**GOAL OF THE EXERCISE:** Can you retype each of the entries below word for word, leaving the pictures out of your copy?

*-*-*

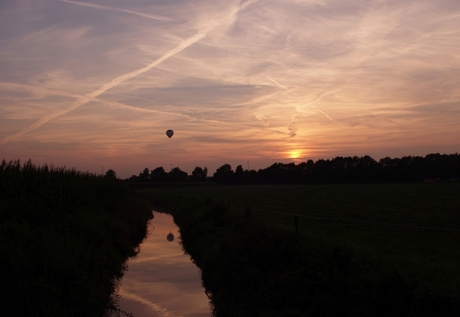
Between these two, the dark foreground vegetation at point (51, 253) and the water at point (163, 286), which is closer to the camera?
the dark foreground vegetation at point (51, 253)

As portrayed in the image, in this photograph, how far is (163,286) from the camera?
15.0 m

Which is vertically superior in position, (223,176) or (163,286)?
(223,176)

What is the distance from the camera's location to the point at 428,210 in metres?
32.5

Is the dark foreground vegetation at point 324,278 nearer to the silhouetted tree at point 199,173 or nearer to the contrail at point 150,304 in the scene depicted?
the contrail at point 150,304

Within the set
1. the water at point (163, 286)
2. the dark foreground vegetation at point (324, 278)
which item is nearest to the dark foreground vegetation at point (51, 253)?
the water at point (163, 286)

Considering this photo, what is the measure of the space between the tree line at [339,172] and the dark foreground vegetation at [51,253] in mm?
132776

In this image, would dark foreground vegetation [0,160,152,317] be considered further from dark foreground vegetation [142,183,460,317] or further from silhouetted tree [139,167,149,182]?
silhouetted tree [139,167,149,182]

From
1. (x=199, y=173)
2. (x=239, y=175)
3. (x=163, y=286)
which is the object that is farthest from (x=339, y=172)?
(x=163, y=286)

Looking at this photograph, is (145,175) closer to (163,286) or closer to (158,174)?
(158,174)

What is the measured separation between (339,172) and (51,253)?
148511 mm

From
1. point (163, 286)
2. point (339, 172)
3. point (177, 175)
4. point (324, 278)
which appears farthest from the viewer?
point (177, 175)

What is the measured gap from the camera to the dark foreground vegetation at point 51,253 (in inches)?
373

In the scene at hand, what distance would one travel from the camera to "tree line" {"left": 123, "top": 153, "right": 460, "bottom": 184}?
145m

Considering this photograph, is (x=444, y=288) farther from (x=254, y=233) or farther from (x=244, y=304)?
(x=254, y=233)
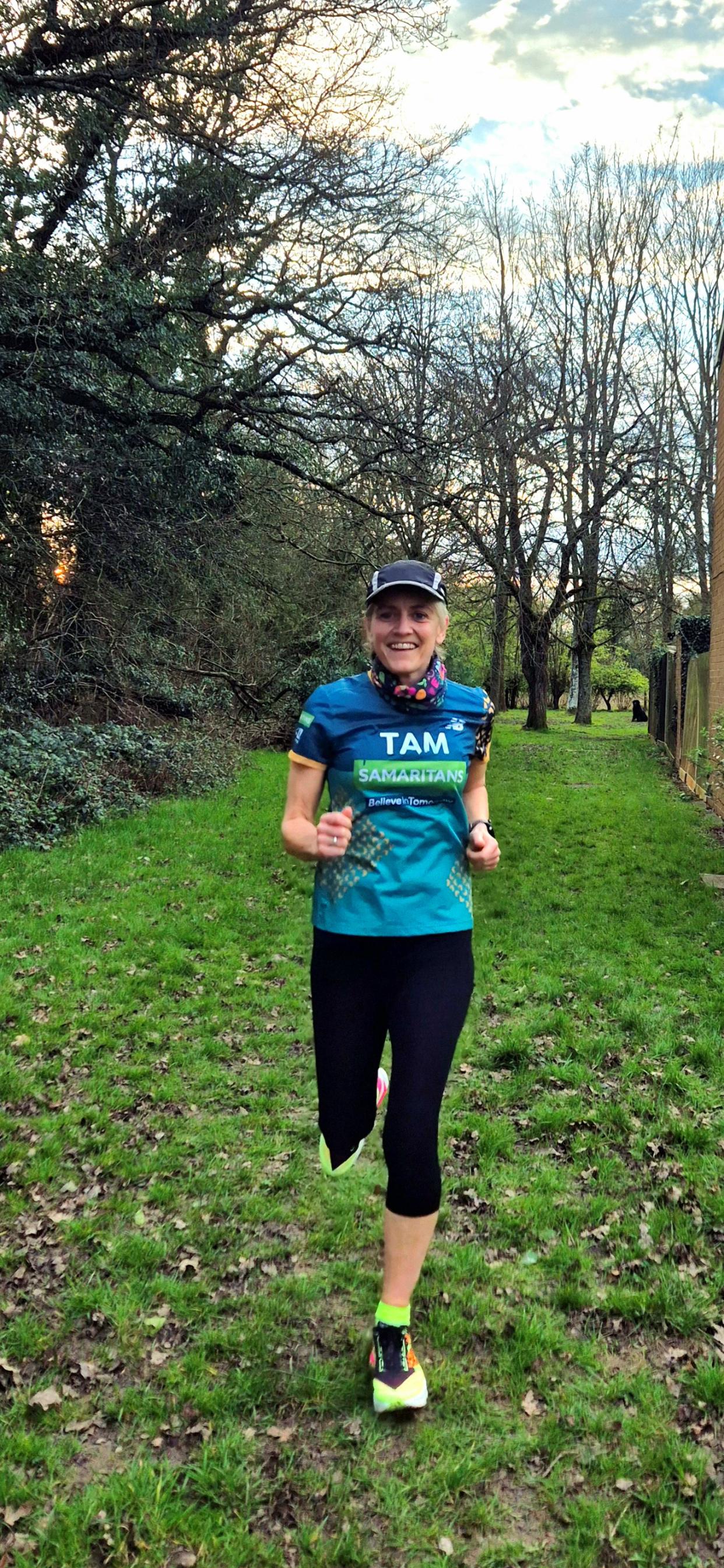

*-*-*

**TASK RESULT:**
Between these two, the dark foreground vegetation at point (51, 253) and the water at point (163, 286), which is closer to the camera?
the dark foreground vegetation at point (51, 253)

As portrayed in the image, in this photograph, how far is (163,286) from the camera?
15.0 m

Which is vertically superior in position, (223,176) or (163,286)?
(223,176)

What is the distance from the camera's location to the point at 428,210 in metres?
32.5

Is the dark foreground vegetation at point 324,278 nearer to the silhouetted tree at point 199,173 or nearer to the contrail at point 150,304 in the scene depicted?
the contrail at point 150,304

Within the set
1. the water at point (163, 286)
2. the dark foreground vegetation at point (324, 278)
which item is nearest to the dark foreground vegetation at point (51, 253)?
the water at point (163, 286)

Considering this photo, what is the measure of the space between the tree line at [339,172] and the dark foreground vegetation at [51,253] in mm?
132776

In this image, would dark foreground vegetation [0,160,152,317] be considered further from dark foreground vegetation [142,183,460,317] or further from silhouetted tree [139,167,149,182]?
silhouetted tree [139,167,149,182]

From
1. (x=199, y=173)
2. (x=239, y=175)
3. (x=163, y=286)
which is the object that is farthest from (x=339, y=172)?
(x=163, y=286)

Looking at this photograph, is (145,175) closer to (163,286) or closer to (158,174)?
(158,174)

What is the measured separation between (339,172) and (51,253)?
148511 mm

From
1. point (163, 286)
2. point (339, 172)
3. point (177, 175)
4. point (324, 278)
which appears farthest from the viewer?
point (177, 175)

What is the measured gap from the camera to the dark foreground vegetation at point 51,253 (in inches)?
373

In the scene at hand, what distance would one travel from the camera to "tree line" {"left": 123, "top": 153, "right": 460, "bottom": 184}?
145m

Considering this photograph, is (x=444, y=288) farther from (x=254, y=233) or farther from (x=244, y=304)?
(x=254, y=233)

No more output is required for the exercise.